Ironically, 1999 was also the year when Gulen left Turkey to settle at a ranch in Pennsylvania. Back in 2014, when Gulen was no longer considered an ally but rather the head of a terrorist gang, Erdogan speculated whether a "superior mind" had "given Ocalan and taken Gulen." He again referred to that alleged "exchange" shortly after the coup attempt at a press gathering on Aug. 6.

Now, Erdogan is again clear in his stance that he would approve a reintroduction of capital punishment if it is passed by parliament. A few hours after he spoke, Prime Minister Binali Yildirim said in a TV interview on Oct. 29 that he would look for support from other parties in parliament for such a move. Lawyers claim that the death penalty could be included as part of the constitutional draft for a shift to the presidential system, taken to a referendum with the support of the MHP.

Perhaps this rhetoric is only a tactic by Erdogan to attract nationalist votes in order to guarantee victory in a possible presidential referendum. Even so, it would be a bad mistake for Turkey. Not only would it add to the current tension, which is already high due to the rise in terrorist attacks and the neighboring wars in Syria and Iraq, it would also further distance Turkey from the democratic world.
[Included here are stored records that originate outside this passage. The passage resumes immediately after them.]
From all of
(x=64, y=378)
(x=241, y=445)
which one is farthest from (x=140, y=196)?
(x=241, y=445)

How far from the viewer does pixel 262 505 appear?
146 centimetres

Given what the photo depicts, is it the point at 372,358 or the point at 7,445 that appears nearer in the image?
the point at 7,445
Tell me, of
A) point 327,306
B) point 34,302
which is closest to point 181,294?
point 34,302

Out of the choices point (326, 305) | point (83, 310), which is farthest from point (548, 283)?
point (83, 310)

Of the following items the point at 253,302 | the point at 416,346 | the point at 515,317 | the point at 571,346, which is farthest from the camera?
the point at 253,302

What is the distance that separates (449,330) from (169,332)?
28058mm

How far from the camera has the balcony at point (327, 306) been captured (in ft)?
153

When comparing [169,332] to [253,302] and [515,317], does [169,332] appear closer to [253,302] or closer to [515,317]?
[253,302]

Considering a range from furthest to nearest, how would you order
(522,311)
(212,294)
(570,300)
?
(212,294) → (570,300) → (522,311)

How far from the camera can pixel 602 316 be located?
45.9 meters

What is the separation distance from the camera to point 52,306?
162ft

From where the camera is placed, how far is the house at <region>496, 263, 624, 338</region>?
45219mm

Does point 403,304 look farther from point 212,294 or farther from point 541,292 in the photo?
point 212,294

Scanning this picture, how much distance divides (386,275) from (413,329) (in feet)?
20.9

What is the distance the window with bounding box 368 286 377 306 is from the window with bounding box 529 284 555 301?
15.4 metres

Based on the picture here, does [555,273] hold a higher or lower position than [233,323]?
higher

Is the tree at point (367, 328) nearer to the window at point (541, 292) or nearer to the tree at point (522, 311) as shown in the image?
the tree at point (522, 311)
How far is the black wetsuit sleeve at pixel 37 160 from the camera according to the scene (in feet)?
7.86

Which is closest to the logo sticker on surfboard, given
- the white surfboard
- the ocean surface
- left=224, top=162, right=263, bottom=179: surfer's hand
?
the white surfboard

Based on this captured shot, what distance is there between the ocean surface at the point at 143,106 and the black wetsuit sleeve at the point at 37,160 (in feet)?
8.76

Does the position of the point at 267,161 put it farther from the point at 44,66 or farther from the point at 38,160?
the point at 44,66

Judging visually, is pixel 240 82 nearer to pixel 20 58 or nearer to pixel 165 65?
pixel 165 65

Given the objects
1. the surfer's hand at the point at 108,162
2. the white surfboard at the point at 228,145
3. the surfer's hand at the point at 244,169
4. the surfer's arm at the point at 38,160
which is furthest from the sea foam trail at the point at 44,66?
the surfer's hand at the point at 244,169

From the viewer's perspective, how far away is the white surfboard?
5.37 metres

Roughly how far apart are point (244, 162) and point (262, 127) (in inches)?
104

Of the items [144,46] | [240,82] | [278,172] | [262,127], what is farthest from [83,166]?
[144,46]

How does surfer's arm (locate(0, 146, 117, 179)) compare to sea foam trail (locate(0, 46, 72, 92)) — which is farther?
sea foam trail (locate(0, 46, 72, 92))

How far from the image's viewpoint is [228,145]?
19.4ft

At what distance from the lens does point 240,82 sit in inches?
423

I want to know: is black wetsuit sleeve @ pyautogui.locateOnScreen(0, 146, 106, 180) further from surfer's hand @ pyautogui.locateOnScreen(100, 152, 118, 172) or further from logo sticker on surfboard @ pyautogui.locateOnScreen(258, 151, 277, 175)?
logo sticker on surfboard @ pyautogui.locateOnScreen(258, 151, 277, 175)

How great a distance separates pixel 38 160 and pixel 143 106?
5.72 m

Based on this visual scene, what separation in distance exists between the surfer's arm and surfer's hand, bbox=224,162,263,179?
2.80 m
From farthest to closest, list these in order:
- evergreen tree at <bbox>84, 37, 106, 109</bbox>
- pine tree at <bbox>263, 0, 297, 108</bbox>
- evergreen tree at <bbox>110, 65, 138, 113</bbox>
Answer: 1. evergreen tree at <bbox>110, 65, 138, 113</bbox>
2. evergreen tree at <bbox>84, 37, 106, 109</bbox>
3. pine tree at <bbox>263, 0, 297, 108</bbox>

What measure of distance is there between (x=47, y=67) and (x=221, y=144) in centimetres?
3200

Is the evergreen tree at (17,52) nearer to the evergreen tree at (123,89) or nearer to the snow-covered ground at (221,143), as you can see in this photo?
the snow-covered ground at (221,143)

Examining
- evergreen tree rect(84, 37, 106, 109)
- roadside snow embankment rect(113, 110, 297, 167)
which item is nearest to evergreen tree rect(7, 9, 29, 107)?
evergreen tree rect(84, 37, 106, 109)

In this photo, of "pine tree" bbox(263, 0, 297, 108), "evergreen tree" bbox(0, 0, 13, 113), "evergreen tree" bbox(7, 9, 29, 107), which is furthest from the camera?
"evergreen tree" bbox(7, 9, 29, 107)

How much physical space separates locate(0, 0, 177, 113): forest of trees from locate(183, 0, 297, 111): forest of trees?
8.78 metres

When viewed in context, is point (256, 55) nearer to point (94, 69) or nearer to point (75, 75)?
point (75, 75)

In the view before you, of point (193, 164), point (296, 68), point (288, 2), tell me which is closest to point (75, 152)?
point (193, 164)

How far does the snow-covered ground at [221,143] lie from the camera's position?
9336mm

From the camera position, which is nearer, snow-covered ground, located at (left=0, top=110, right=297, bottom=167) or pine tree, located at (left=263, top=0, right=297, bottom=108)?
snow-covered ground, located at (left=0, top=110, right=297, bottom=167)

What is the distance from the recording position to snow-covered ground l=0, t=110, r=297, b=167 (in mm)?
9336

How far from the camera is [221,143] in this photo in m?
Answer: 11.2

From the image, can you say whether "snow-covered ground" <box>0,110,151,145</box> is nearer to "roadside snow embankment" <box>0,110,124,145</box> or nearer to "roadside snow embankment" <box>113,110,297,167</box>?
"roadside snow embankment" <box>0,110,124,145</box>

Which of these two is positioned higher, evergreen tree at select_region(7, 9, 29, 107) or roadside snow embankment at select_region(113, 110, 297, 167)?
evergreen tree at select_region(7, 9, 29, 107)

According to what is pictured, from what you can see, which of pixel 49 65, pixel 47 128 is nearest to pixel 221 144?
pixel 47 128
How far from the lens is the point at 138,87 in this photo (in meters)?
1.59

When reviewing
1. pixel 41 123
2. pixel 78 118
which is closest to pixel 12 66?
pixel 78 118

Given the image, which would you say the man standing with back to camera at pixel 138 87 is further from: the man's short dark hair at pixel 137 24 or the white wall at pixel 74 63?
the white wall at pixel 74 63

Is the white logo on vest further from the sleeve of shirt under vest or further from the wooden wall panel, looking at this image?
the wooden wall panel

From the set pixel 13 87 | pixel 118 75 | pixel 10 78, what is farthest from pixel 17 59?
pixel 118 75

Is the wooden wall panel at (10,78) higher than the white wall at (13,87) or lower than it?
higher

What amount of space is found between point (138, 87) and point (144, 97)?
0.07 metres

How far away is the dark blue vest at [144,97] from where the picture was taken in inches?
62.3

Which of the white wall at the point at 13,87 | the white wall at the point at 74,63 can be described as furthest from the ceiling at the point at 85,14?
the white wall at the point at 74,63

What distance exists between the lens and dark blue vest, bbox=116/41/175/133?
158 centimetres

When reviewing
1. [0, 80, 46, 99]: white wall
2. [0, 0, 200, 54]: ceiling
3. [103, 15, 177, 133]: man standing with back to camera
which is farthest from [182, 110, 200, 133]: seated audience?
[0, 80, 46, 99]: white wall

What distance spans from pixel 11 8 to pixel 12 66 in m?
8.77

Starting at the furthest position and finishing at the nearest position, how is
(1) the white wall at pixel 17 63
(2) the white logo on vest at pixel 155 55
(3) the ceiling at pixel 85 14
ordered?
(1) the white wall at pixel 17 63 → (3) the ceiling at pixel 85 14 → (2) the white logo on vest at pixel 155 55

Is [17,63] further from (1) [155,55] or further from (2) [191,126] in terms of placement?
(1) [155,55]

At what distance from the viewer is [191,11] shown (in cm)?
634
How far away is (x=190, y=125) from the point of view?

It is true that the death penalty is still on the books in some advanced post-industrial countries like the U.S. and Japan. But there is no country within the EU that still has the death penalty, as it is one of the basic points in the EU's Copenhagen criteria for membership. In the Council of Europe, Belarus is the only country that still has the death penalty in its legislation, with Kazakhstan limited to times of war.

Some of the countries that have carried out capital punishments in 2015 are China, Iran, Saudi Arabia, Afghanistan, Somalia, Egypt (which Erdogan despises), and (shamefully) the U.S.

So bringing back the death penalty is certainly not a good idea for Turkey. It will be a further big mistake to downgrade the quality of democracy in Turkey, which is already suffering problems.